** start of Reading passage **
1 Timothy 3:15 (RSV) . . . the household of God, which is the church of the living God, the pillar and bulwark of the truth.
Sola Scriptura or “Bible Alone” is the Protestant rule of faith. What it means is that only the Bible is a final infallible authority. Nothing else is. This verse, however, asserts in effect that the Church is also an infallible authority. And so it’s an “un-Protestant verse.” It seems to me that if sola Scriptura is indeed a true and biblical principle, this couldn’t even be in the Bible. It would read, rather, something like, “the word of the living God is the pillar and bulwark of the truth.’
So what does a Protestant do with this? Who knows? They can speak for themselves. For our part, we are explaining why we believe this teaches the infallibility of the Church, and undeniably so. I made an extended argument about that very thing 13 years ago in my book, 100 Biblical Arguments Against Sola Scriptura, which we are now offering in an updated form. I will try to be as brief as I can in summarizing it, without missing anything important.
Pillars and foundations support things and prevent them from collapsing. To be a “bulwark” of the truth, means to be a “safety net” against truth turning into falsity. If the Church could make mistakes when proclaiming doctrine, it could not be what the Bible here says it is. God’s truth would be the house built on a foundation of sand in Jesus’ parable. For this passage to be true, the Church must be infallible: at least in its most important decrees about doctrine.
Similarly, in Ephesians 2:19-20 Paul refers to the “household of God, built upon the foundation of the apostles and prophets, Christ Jesus himself being the cornerstone.”
Prophets spoke “in the name of the Lord” (1 Chron 21:19; 2 Chron 33:18; Jer 26:9), and commonly introduced their utterances with “thus says the Lord” (Is 10:24; Jer 4:3; 26:4; Ezek 13:8; Amos 3:11-12; and many more). They spoke the “word of the Lord” (Is 1:10; 38:4; Jer 1:2; 13:3, 8; 14:1; Ezek 13:1-2; Hos 1:1; Joel 1:1; Jon 1:1; Mic 1:1, etc.). These communications cannot contain any untruths insofar as they truly come from God, with the prophet serving as His spokesman or intermediary (Jer 2:2; 26:8; Ezek 11:5; Zech 1:6; and many more). Likewise, apostles proclaimed truth unmixed with error (1 Cor 2:7-13; 1 Tim 2:7; 2 Tim 1:11-14; 2 Pet 1:12-21).
Does this foundation have any faults or cracks? Since Jesus is the cornerstone, He can hardly be a faulty foundation. And in the way that apostles and prophets are infallible, likewise, so is the Church, “built upon” them. Our Lord Jesus is without fault or untruth, and he is the cornerstone of the Church. The Church is also more than once even identified with Jesus himself, by being called his “Body” (Acts 9:5 cf. with 22:4 and 26:11; 1 Cor 12:27; Eph 1:22-23; 4:12; 5:23, 30; Col 1:24). That the Church is so intimately connected with Jesus, is itself a strong argument that it’s infallible and without error regarding doctrine.
** end of Reading passage **
[Set tasks]:
1. According to the passage on 1 Timothy 3:15, what does Sola Scriptura mean?
2. Return all of the clock and watch time entries below word for word, omitting the pictures.
** start of Task material **
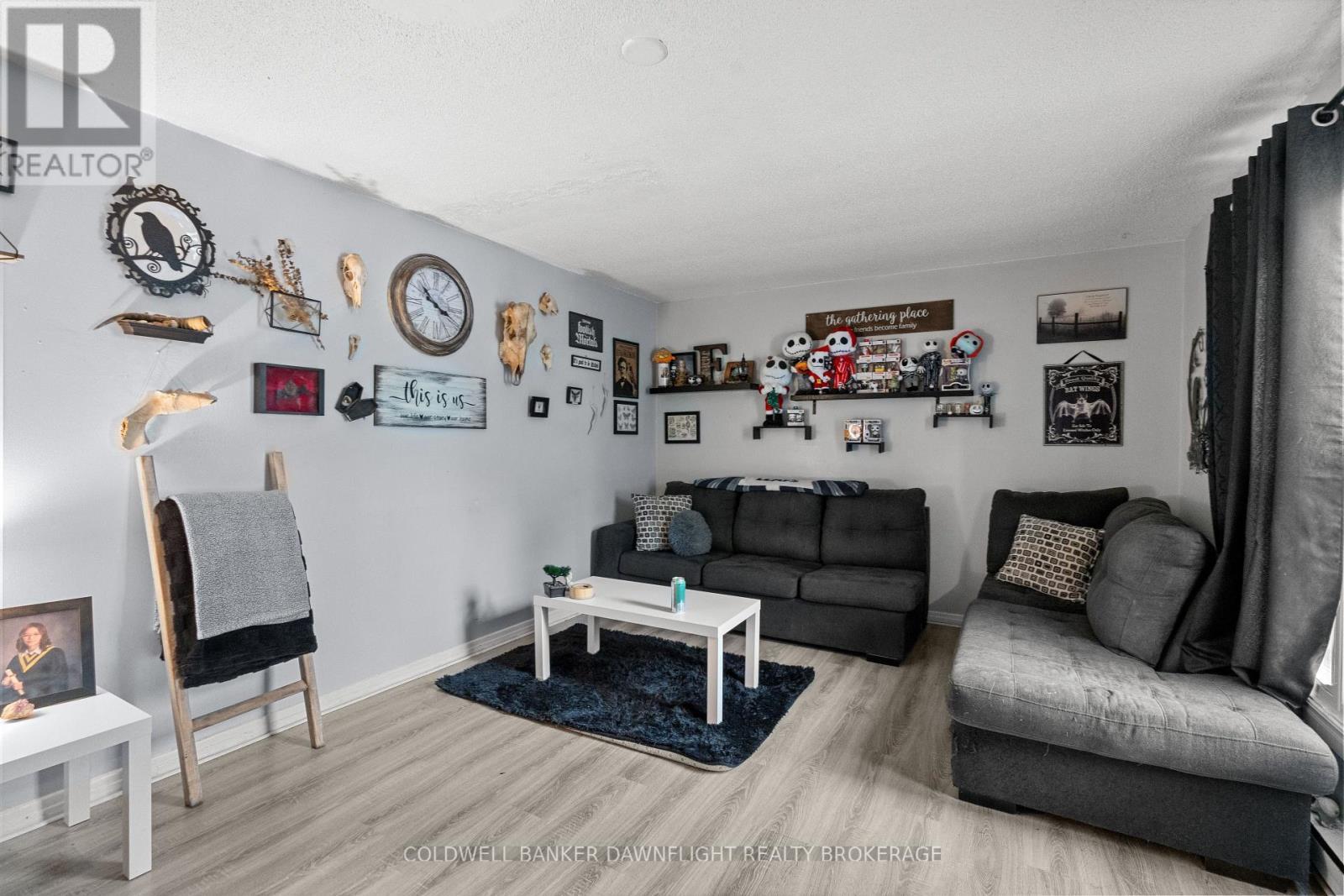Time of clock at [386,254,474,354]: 3:52
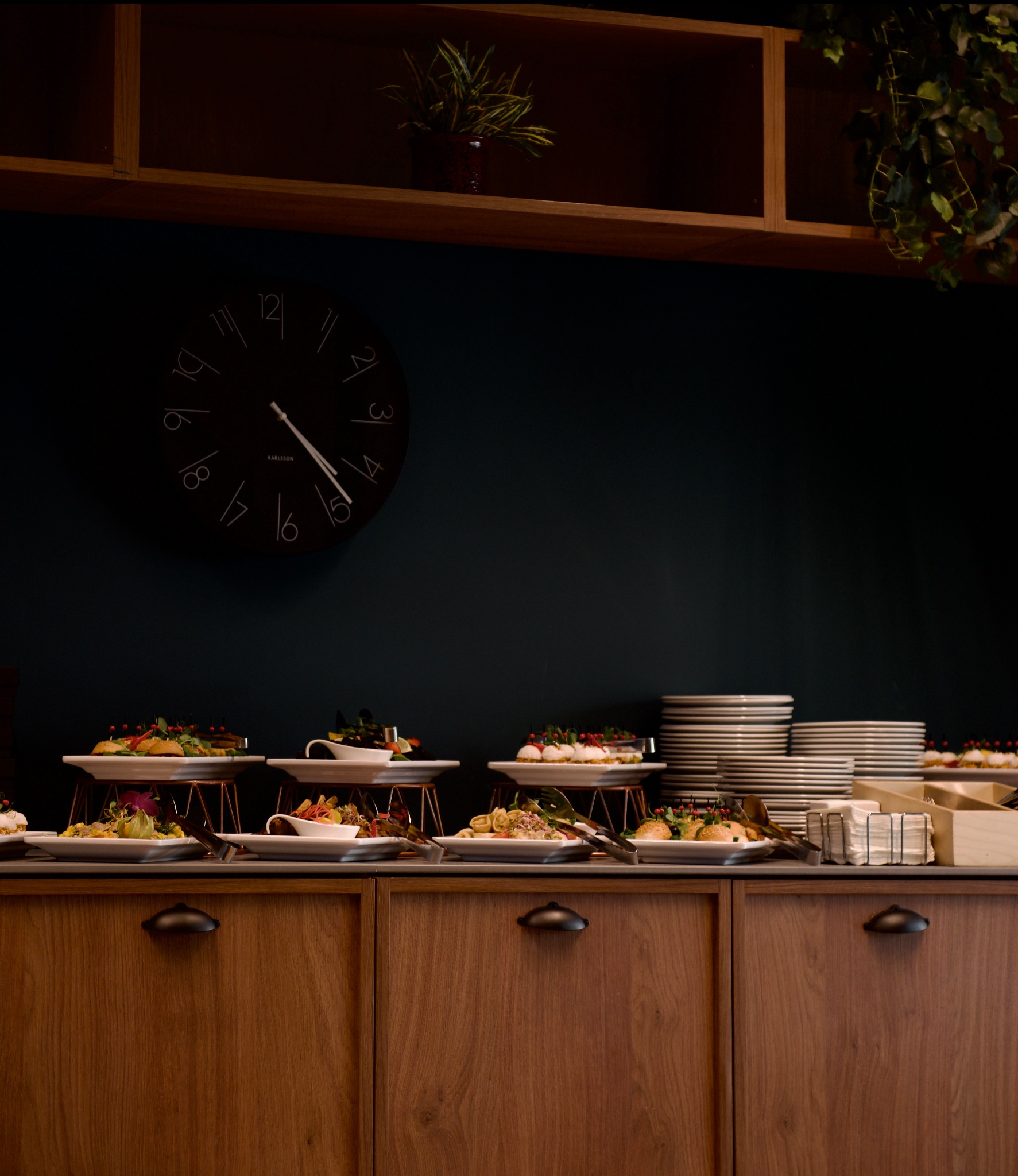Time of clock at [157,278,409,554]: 4:23
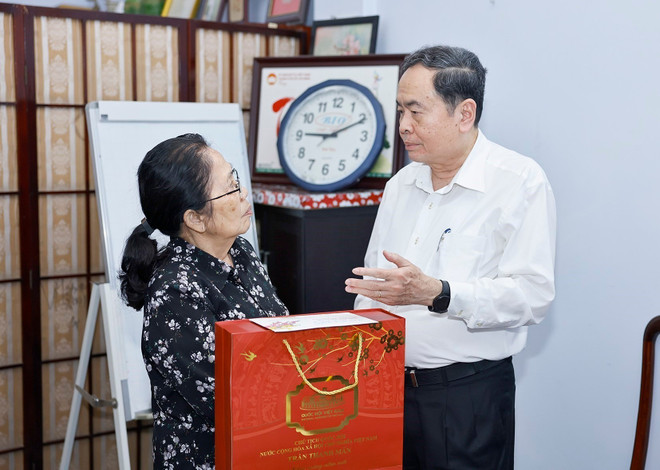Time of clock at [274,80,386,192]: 9:10
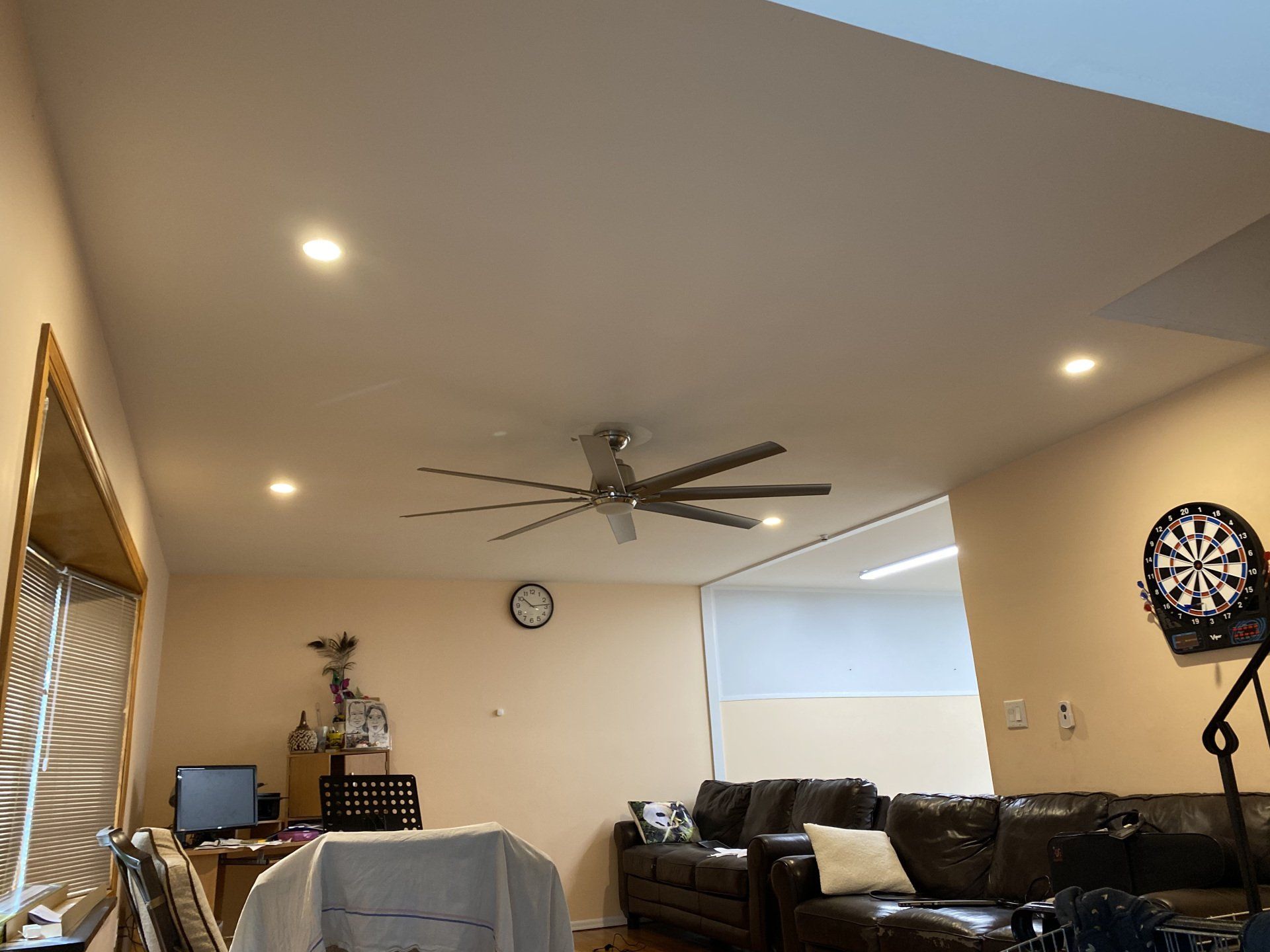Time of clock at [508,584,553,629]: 10:13
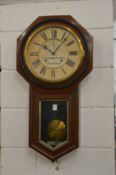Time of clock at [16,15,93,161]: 10:07
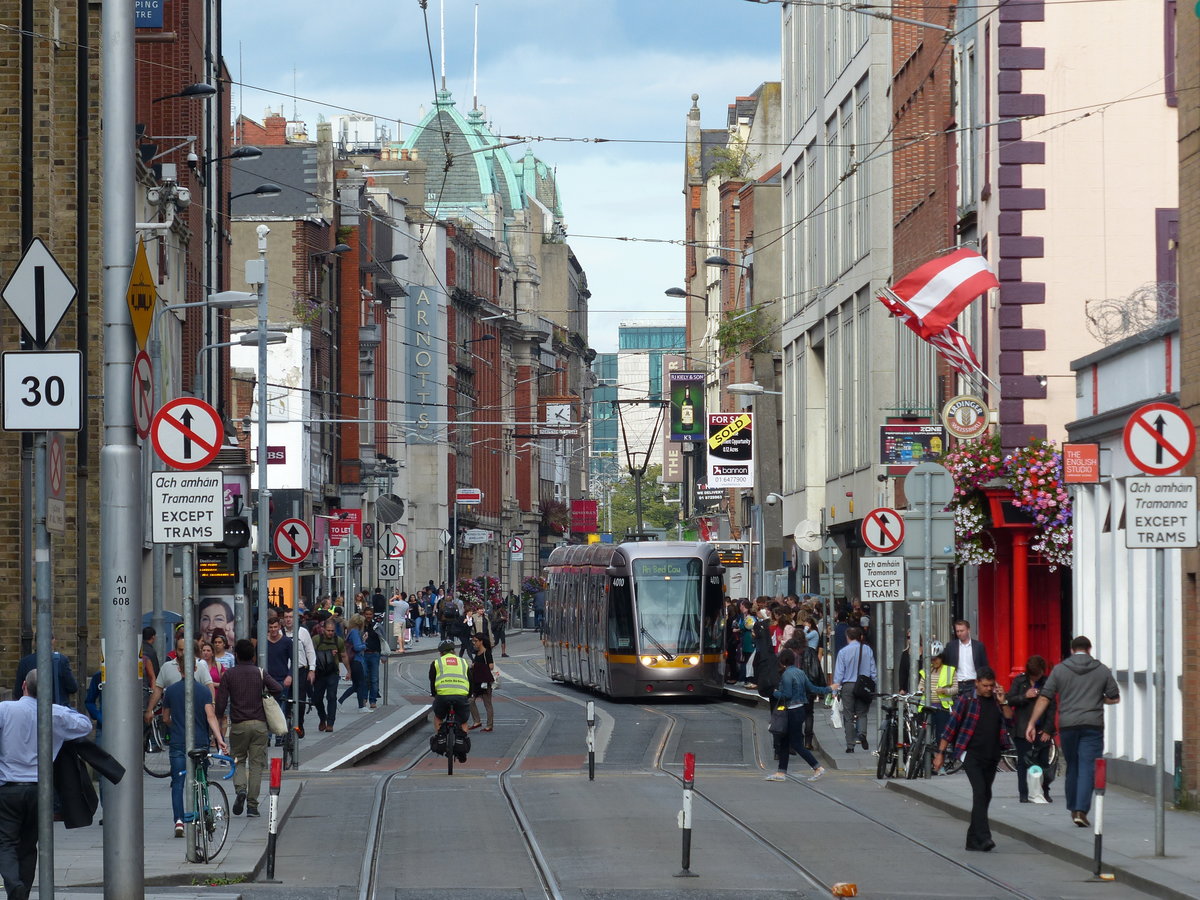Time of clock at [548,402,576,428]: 1:20
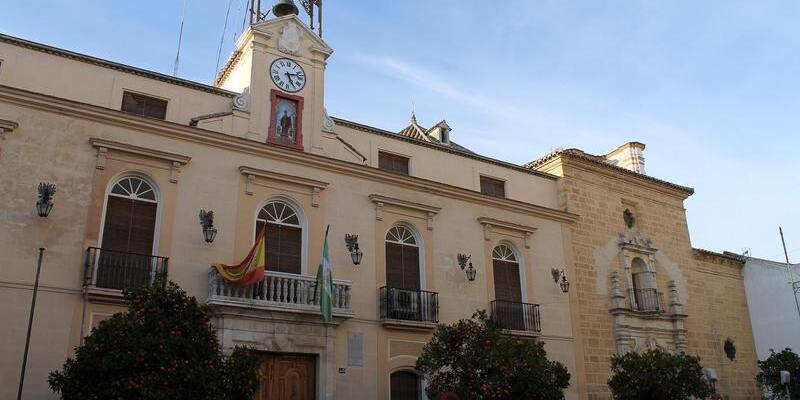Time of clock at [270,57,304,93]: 5:12
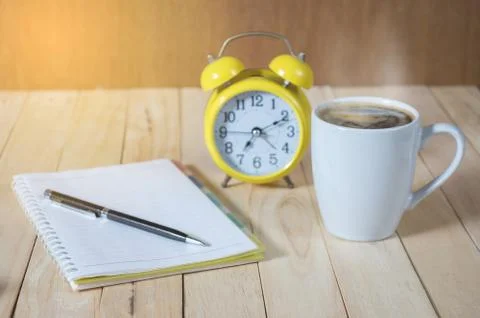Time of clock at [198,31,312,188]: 7:10
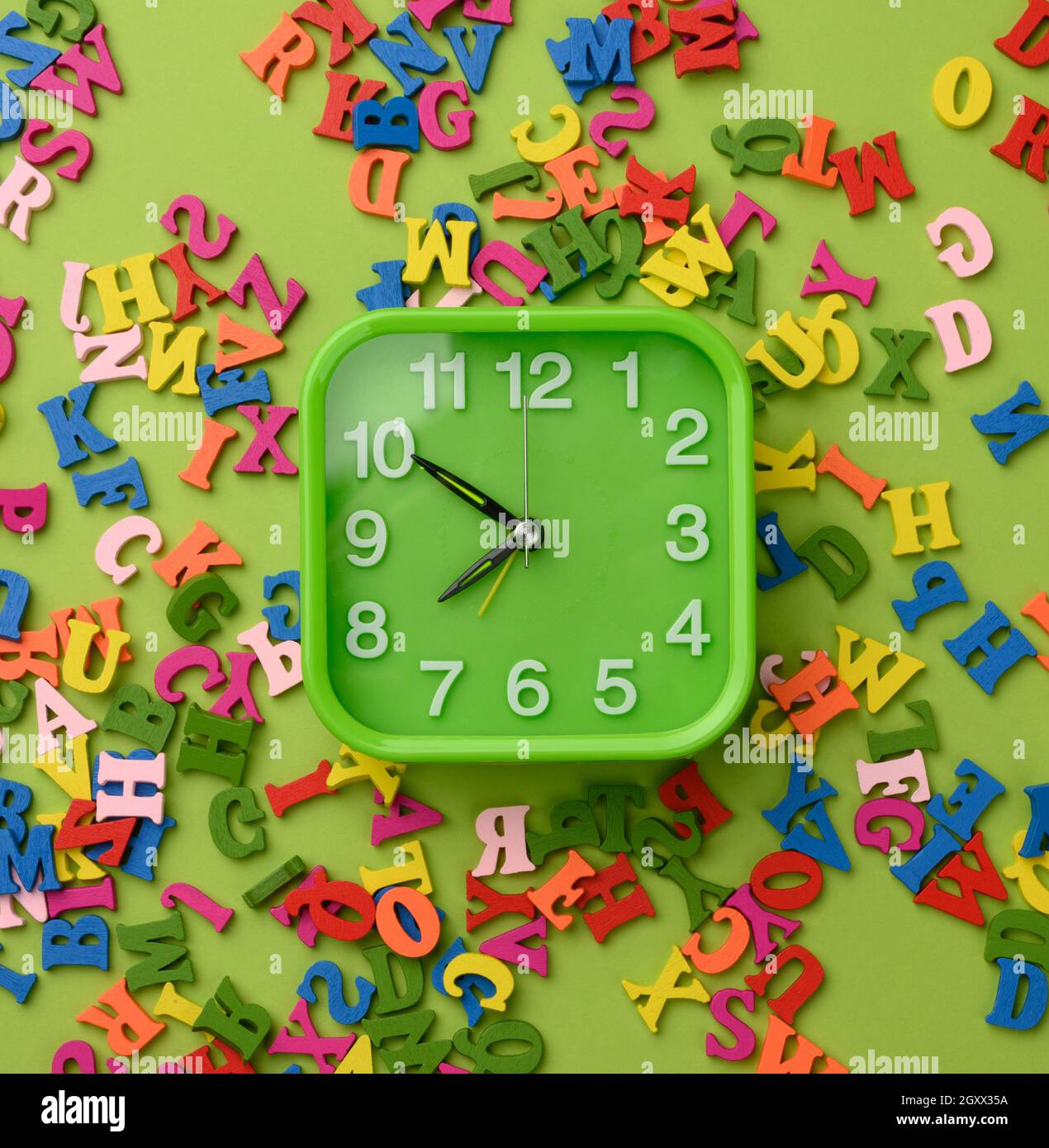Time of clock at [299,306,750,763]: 7:50
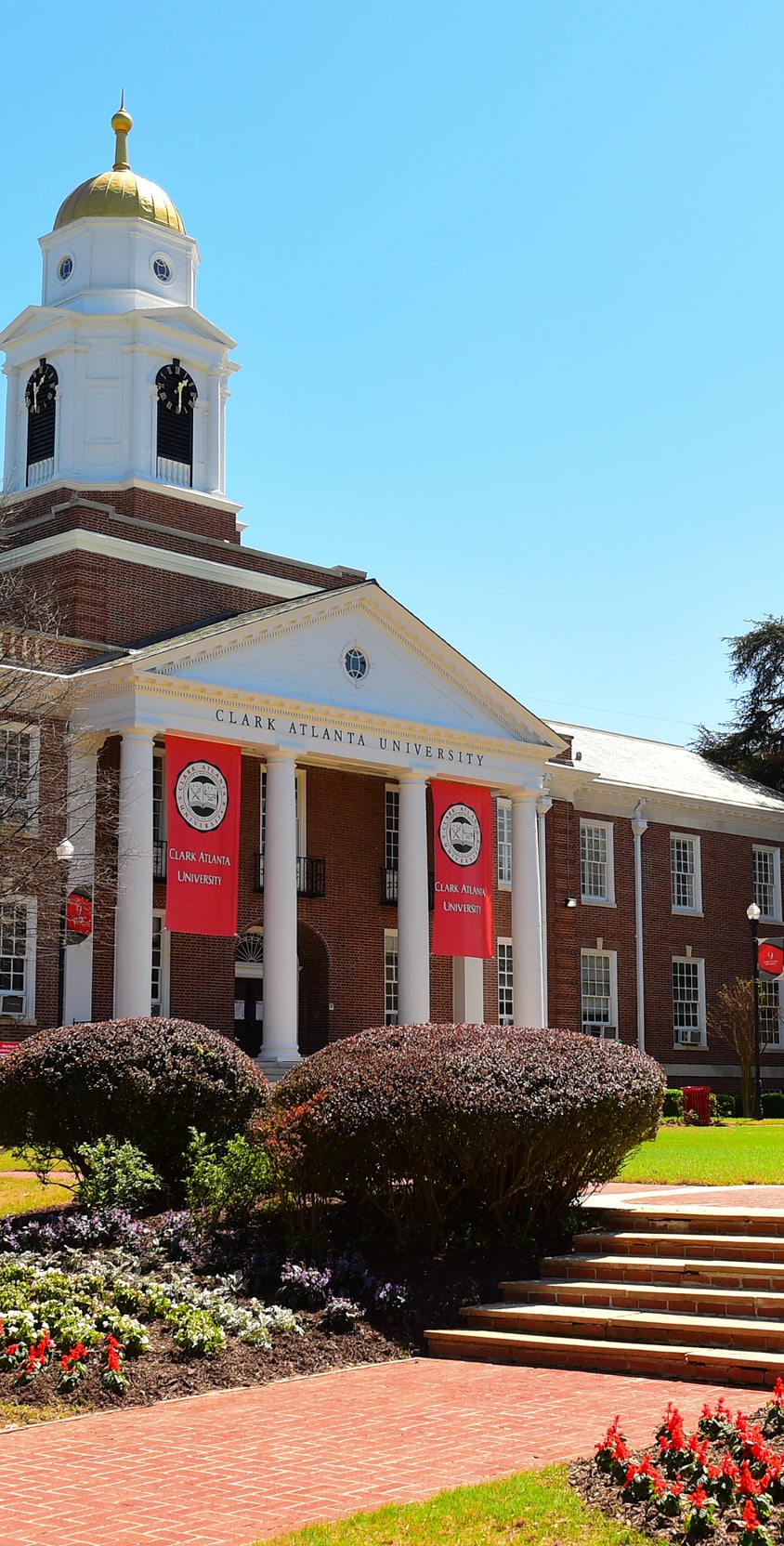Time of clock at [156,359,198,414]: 1:29
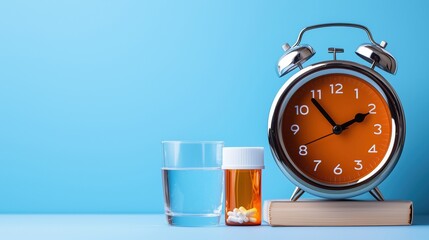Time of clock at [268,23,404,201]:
** end of Task material **
[Answers to the exercise]:
1. It means that only the Bible is a final infallible authority.

2.
Time of clock at [386,254,474,354]: 3:52
Time of clock at [157,278,409,554]: 4:23
Time of clock at [274,80,386,192]: 9:10
Time of clock at [508,584,553,629]: 10:13
Time of clock at [16,15,93,161]: 10:07
Time of clock at [548,402,576,428]: 1:20
Time of clock at [270,57,304,93]: 5:12
Time of clock at [198,31,312,188]: 7:10
Time of clock at [299,306,750,763]: 7:50
Time of clock at [156,359,198,414]: 1:29
Time of clock at [268,23,404,201]:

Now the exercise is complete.